Дитрих Бонхёффер. Фото: dietrich-bonhoeffer.netОдним из наиболее часто цитируемых аргументов в пользу версии о «скрытой гомосексуальности» Бонхёффера называют его дружбу с Эберхардом Бетге. Некоторые авторы, не являющиеся специалистами по жизни и творчеству Бонхёффера, трактовали близкие духовные отношения между ними как «эротическую привязанность». Такие интерпретации появлялись в популярных журнальных статьях начала 2000-х, в блогах и у отдельных ЛГБТ-публицистов (международное движение ЛГБТ признано в РФ экстремистским). Однако ни один академический биограф, включая самого Бетге, не подтверждает подобного прочтения. А другой биограф Бонхёффера – Фердинанд Шлингензипен – утверждал прямо противоположное, что предположения о гомосексуальности Бонхёффера не имеют под собой никакой исторической основы.

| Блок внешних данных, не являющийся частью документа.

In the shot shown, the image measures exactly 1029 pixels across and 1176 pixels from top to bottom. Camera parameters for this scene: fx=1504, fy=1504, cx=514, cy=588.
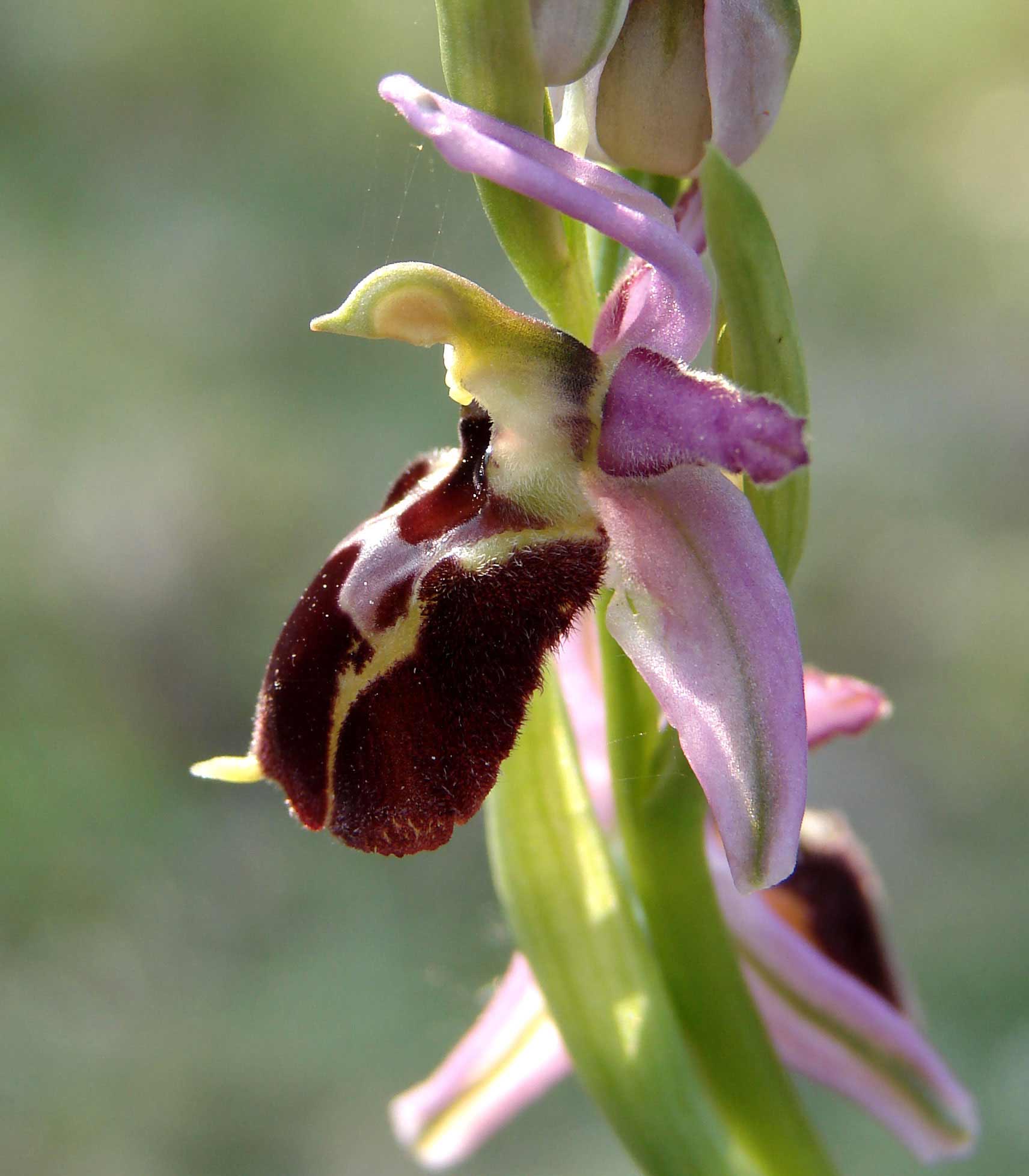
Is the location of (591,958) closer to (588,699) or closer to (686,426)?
(588,699)

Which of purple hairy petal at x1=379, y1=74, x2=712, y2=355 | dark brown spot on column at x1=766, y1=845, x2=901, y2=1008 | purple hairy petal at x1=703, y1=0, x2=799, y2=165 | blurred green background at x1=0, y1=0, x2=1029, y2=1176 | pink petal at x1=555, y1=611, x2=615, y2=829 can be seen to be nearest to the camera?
purple hairy petal at x1=379, y1=74, x2=712, y2=355

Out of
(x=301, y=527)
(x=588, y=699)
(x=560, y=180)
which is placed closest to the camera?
(x=560, y=180)

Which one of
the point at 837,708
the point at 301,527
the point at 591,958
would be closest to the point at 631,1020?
the point at 591,958

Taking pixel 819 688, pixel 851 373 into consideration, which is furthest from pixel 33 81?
pixel 819 688

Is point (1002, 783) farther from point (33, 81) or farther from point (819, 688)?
point (33, 81)

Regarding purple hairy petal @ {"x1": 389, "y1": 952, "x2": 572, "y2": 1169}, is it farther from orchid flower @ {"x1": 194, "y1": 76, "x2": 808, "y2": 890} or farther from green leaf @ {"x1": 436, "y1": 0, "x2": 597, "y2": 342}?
green leaf @ {"x1": 436, "y1": 0, "x2": 597, "y2": 342}

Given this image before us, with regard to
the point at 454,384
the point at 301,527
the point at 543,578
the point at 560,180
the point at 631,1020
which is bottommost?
the point at 301,527

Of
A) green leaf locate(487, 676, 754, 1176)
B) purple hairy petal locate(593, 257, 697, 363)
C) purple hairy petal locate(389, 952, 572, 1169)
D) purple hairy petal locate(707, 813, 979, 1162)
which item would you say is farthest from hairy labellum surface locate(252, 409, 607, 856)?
purple hairy petal locate(389, 952, 572, 1169)
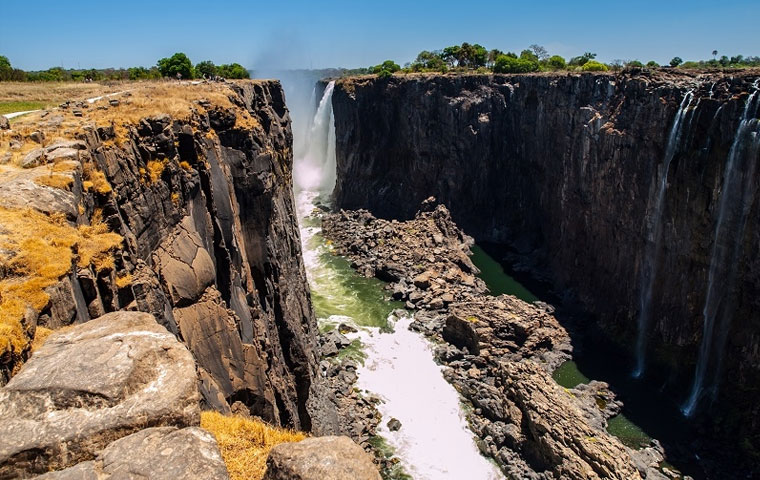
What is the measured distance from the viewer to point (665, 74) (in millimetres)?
36875

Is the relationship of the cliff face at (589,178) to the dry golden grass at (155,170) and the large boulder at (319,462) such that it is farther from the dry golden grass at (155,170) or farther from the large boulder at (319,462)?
the dry golden grass at (155,170)

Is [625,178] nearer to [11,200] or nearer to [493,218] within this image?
[493,218]

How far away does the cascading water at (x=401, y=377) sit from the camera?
87.4 ft

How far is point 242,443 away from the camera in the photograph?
8852 millimetres

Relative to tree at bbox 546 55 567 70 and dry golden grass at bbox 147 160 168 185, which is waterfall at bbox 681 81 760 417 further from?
tree at bbox 546 55 567 70

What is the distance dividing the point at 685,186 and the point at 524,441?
64.4 feet

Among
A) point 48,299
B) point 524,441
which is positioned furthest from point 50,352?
point 524,441

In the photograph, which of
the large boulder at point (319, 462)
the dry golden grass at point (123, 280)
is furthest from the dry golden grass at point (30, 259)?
the large boulder at point (319, 462)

Отдельно выделяют переписку между Бонхёффером и Бетге из тюрьмы. Некоторые фразы из этих писем воспринимаются как «слишком интимные». Но не забываем контекст: стиль мужской дружбы в Германии начала XX века был значительно эмоциональнее современного, а письма писались в условиях изоляции, ужаса войны и угрозы смерти. Кстати, письма к Марии фон Ведемейер, его невесте, по глубине и теплоте ничуть не уступают переписке с Бетге, что ясно показывает, что эмоциональная выразительность не была уникальной для одной дружбы.
Наконец, часть подобных утверждений рождается из идеологических интерпретаций. Современные авторы – чаще других в этой связи вспоминают профессора религиоведения из Университета Вирджинии Чарльза Марша – порой пытаются «переписать» историю, чтобы показать, что некоторые христианские мыслители могли быть частью ЛГБТК+ сообщества (международное движение ЛГБТ признано в РФ экстремистским, по-видимому это относится и к аббревиатуре ЛГБТК+), расширяя дискуссию об идентичности. Но сами эти авторы обычно признают, что это не факт, а лишь «возможность», основанная на спекуляции, а не на документальных доказательствах. Про того же Марша пишут, что в своей книге “Strange Glory” он предполагает, что Бонхеффер, возможно, испытывал однополое влечение к своему студенту, другу и впоследствии биографу Эберхарду Бетге.